16 November 2010
This summer, strolling atop the massive travertine terraces of Pamukkale, Turkey, I checked out the necropolis (graveyard) of Hierapolis, an ancient city founded around 200 BCE and abandoned after an earthquake in 1534. One thing that caught my eye there was this tomb, built of travertine blocks:
A closer look is below, so we can check out its extended and dismembered nature:
Many offsets can be observed between the different blocks:
These appear to dominantly show stretching of the tomb in a downhill (towards the right) direction, though some blocks show an uphill displacement (like the leftmost two). So gravity may be a primary driver of this tomb deformation, but perhaps it is helped by occasional seismic shaking. Who knows?
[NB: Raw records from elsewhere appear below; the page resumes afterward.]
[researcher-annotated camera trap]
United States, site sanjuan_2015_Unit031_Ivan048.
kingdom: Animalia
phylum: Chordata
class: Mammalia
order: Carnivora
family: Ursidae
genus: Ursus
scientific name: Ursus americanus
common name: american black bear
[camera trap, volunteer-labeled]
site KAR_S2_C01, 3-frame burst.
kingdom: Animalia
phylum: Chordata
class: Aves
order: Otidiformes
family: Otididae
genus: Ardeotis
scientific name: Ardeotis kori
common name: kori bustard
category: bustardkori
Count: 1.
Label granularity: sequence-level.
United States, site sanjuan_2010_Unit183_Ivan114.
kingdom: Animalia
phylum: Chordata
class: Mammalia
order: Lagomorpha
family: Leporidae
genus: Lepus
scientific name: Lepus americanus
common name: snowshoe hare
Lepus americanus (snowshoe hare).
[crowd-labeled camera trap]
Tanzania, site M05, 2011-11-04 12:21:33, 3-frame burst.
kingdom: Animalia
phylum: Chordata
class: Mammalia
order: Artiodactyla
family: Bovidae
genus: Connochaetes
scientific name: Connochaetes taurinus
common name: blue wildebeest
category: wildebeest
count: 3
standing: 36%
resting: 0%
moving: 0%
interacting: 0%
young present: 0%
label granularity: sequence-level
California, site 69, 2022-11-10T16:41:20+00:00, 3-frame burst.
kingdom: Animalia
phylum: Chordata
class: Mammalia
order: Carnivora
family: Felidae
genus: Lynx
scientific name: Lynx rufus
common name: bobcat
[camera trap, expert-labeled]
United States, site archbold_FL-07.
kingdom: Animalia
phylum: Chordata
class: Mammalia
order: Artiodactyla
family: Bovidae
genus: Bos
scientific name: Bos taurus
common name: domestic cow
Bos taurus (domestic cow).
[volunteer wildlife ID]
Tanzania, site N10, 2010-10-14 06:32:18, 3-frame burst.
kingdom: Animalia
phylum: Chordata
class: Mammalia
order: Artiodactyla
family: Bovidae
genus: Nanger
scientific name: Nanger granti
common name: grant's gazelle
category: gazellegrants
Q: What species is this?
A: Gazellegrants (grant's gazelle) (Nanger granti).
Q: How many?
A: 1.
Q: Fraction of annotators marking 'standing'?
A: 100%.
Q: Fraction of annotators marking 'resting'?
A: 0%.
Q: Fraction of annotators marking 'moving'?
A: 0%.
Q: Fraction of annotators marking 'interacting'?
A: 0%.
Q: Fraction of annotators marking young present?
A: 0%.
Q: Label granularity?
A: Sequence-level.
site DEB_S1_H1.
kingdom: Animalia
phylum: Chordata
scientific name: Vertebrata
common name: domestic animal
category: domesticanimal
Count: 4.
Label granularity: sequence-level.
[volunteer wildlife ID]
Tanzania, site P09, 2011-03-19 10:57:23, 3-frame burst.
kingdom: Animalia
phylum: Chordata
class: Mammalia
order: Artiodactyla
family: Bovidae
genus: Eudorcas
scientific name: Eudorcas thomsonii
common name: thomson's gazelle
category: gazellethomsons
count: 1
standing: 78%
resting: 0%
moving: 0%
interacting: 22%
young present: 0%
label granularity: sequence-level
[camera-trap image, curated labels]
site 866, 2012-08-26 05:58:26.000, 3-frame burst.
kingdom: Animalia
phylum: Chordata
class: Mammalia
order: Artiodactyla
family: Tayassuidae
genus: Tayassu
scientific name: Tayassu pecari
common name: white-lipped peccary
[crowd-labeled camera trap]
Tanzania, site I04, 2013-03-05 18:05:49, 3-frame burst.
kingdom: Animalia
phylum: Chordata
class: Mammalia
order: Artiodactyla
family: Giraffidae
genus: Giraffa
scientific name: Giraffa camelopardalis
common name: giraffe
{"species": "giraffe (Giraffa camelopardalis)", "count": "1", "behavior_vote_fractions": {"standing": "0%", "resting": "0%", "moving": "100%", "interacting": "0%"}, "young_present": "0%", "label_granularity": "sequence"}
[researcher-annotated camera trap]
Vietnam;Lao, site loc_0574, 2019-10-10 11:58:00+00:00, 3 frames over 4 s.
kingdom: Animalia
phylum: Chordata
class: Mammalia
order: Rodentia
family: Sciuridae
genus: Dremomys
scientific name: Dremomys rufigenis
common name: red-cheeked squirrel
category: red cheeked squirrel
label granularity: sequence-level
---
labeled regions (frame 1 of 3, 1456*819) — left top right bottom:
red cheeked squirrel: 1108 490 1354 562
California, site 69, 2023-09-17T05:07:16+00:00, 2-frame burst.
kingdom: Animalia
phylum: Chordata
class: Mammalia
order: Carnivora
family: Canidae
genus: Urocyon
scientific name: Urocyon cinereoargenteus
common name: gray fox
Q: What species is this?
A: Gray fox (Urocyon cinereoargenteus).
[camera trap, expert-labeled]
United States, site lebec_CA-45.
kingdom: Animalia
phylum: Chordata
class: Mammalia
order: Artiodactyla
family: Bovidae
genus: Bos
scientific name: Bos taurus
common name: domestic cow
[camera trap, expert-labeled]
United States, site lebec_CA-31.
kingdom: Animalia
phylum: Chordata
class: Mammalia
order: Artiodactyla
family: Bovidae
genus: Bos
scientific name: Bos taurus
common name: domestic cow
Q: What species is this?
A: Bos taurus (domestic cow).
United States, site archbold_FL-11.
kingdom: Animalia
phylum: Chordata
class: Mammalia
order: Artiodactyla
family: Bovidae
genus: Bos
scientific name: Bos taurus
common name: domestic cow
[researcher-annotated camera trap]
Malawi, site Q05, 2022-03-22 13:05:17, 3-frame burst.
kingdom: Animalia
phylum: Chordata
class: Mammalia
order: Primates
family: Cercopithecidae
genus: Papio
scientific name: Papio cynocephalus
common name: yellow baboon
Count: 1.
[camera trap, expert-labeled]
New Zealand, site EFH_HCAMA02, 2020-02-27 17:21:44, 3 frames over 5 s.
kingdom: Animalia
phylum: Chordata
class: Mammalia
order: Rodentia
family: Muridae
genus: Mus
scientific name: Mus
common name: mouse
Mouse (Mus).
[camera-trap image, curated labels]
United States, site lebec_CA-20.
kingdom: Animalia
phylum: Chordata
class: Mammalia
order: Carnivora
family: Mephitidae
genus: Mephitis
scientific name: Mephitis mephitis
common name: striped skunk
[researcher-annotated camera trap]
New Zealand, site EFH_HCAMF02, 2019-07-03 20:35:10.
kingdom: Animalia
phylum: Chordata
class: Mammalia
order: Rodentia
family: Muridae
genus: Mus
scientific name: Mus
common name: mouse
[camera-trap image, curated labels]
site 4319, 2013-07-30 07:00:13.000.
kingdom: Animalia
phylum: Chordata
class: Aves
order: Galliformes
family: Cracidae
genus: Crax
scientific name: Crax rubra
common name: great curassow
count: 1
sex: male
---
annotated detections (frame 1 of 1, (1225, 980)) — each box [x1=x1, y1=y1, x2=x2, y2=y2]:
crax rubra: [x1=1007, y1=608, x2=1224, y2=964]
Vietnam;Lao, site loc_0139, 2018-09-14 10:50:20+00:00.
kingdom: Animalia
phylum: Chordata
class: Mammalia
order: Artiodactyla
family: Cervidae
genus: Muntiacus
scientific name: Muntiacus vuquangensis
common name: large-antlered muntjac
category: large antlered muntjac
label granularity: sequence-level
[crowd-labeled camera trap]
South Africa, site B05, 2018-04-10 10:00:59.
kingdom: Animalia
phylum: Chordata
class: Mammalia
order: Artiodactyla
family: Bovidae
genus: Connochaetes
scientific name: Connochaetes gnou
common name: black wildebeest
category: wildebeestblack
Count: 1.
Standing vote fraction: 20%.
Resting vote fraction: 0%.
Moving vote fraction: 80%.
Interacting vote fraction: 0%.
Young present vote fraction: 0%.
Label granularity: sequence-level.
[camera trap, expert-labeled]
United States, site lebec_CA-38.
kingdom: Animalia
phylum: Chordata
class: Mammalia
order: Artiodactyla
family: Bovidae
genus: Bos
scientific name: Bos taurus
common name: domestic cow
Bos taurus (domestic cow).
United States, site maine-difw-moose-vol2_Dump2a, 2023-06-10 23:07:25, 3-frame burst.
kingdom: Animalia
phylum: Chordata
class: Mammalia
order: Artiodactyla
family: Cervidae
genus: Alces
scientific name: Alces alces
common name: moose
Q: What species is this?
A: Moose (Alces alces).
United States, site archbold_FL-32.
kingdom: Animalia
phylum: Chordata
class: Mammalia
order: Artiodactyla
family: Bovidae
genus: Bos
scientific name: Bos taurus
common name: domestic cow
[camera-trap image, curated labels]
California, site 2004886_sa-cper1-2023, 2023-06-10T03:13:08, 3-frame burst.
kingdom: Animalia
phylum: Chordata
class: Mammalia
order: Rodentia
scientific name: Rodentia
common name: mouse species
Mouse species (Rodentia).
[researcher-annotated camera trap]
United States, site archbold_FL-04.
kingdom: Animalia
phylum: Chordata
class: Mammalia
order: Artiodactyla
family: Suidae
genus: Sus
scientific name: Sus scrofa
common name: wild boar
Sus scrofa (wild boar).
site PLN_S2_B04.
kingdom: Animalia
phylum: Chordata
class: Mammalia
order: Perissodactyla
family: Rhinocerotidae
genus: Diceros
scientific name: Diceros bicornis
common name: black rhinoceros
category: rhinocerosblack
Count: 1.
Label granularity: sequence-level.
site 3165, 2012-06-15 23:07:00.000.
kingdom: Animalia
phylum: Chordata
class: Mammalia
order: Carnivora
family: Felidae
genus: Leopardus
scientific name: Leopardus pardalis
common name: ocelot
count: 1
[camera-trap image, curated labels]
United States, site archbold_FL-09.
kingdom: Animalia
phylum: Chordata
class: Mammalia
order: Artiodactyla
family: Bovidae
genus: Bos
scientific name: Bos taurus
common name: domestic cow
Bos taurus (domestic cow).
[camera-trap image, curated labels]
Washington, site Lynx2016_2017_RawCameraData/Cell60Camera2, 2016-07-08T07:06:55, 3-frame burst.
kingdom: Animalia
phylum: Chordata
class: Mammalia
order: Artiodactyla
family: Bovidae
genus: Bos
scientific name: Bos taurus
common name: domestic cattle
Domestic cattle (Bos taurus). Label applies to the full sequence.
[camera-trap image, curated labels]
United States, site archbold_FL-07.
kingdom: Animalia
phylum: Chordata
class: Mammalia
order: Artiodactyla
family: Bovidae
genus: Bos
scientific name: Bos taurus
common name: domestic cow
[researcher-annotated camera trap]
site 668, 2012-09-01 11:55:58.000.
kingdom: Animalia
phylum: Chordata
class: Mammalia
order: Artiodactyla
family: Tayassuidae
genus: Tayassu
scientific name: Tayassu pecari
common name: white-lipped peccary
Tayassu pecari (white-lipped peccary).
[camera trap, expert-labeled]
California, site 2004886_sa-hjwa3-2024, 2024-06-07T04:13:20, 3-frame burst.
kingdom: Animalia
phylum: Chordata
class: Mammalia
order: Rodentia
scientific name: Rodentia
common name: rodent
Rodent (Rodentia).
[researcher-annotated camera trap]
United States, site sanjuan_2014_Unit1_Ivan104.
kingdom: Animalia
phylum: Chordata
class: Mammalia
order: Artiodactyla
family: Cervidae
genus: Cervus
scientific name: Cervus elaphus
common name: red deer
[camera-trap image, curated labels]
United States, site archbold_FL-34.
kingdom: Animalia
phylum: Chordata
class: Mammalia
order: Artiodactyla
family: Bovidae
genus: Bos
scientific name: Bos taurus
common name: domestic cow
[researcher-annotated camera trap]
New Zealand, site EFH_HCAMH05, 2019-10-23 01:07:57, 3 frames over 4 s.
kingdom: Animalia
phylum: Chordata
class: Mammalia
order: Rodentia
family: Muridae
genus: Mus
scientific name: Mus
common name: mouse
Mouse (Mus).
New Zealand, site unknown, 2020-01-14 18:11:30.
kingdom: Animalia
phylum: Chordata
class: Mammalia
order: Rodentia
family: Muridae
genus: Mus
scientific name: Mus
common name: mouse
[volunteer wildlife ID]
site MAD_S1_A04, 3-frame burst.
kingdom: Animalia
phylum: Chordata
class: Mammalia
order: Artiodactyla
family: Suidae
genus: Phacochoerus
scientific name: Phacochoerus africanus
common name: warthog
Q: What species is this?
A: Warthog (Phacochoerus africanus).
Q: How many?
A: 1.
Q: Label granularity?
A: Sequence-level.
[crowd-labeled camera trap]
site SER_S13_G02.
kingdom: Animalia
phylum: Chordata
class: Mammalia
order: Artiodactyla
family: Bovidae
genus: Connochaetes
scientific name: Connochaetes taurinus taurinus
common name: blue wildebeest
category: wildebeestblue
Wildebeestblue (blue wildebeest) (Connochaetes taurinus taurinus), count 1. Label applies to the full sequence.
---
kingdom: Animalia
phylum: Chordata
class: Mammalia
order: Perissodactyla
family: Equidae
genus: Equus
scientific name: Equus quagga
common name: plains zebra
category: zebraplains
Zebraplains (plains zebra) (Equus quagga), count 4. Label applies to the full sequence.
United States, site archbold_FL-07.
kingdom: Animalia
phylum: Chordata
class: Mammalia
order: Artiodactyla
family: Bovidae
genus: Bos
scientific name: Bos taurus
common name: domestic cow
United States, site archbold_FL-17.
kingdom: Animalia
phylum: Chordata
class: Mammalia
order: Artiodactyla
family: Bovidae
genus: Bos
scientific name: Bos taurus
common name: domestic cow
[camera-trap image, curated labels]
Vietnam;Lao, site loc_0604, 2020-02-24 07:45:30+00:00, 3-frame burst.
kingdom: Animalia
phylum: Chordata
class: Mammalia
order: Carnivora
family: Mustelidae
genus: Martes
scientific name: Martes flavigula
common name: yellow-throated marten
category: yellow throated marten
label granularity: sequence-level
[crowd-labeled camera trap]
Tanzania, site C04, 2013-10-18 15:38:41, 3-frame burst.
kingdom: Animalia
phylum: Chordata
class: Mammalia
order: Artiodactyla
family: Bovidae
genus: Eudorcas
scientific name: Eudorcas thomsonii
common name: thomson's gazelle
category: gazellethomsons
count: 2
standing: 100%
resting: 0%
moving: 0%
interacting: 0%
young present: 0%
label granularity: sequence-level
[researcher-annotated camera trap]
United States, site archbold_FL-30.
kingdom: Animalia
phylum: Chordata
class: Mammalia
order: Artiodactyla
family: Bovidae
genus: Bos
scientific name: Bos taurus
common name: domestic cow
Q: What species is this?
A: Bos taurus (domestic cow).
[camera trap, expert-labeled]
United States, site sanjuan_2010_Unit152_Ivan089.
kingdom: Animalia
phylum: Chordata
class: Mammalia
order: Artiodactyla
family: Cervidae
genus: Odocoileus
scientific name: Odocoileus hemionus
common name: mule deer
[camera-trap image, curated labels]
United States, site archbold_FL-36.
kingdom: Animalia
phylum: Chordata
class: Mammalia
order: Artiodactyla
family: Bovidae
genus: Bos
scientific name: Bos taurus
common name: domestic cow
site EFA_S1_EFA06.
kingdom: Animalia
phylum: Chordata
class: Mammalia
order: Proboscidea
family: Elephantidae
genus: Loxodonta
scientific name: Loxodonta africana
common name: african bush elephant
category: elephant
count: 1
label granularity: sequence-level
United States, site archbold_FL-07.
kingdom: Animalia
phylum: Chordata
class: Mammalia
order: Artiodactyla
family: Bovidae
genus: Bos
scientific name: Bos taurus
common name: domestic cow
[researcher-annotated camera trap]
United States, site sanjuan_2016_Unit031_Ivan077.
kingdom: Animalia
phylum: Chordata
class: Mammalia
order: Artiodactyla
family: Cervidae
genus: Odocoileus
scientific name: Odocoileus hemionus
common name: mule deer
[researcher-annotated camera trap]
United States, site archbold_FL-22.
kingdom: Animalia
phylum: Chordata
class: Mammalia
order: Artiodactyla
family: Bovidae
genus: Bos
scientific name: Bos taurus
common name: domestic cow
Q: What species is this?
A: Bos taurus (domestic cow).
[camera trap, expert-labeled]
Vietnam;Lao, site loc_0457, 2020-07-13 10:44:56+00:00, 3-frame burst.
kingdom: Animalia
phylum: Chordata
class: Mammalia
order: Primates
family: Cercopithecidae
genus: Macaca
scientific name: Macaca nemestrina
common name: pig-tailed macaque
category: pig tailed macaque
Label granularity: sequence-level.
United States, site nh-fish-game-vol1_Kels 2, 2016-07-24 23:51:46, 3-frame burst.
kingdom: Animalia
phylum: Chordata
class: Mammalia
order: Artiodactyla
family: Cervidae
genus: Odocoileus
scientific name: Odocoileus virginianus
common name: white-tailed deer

Perhaps even tomb raiders play a role in disturbing these ancient sites.
Putting a ruler up to the computer screen (and assuming a minimal amount of distortion by the lens and perspective), I measured coherent segments of the roof, and also the gaps in between them:
This data allows us to play some strain games…
4 + 6.5 + 4.5 cm = original length (at photo scale) = lo = 15 cm
0.8 + 0.5 cm = net amount of total additional length imparted due to deformation (at photo scale) = 1.3 cm
final length (from one end of the white bar to the other) = lf = 15+ 1.3 = 16.3 cm
Stretch (S) = (lf-lo)/lo = 1.3/15 = 0.087
elongation (e) = lf/lo = 16.3/15 = 1.087
(No units on S and e, as the cm’s cancel out in the division)
Note that: S+1 = e
At least as far as the “roof” blocks are concerned, this tomb has been stretched by 8.7% of its original length, resulting in a present-day length that is 108.7% of its original length.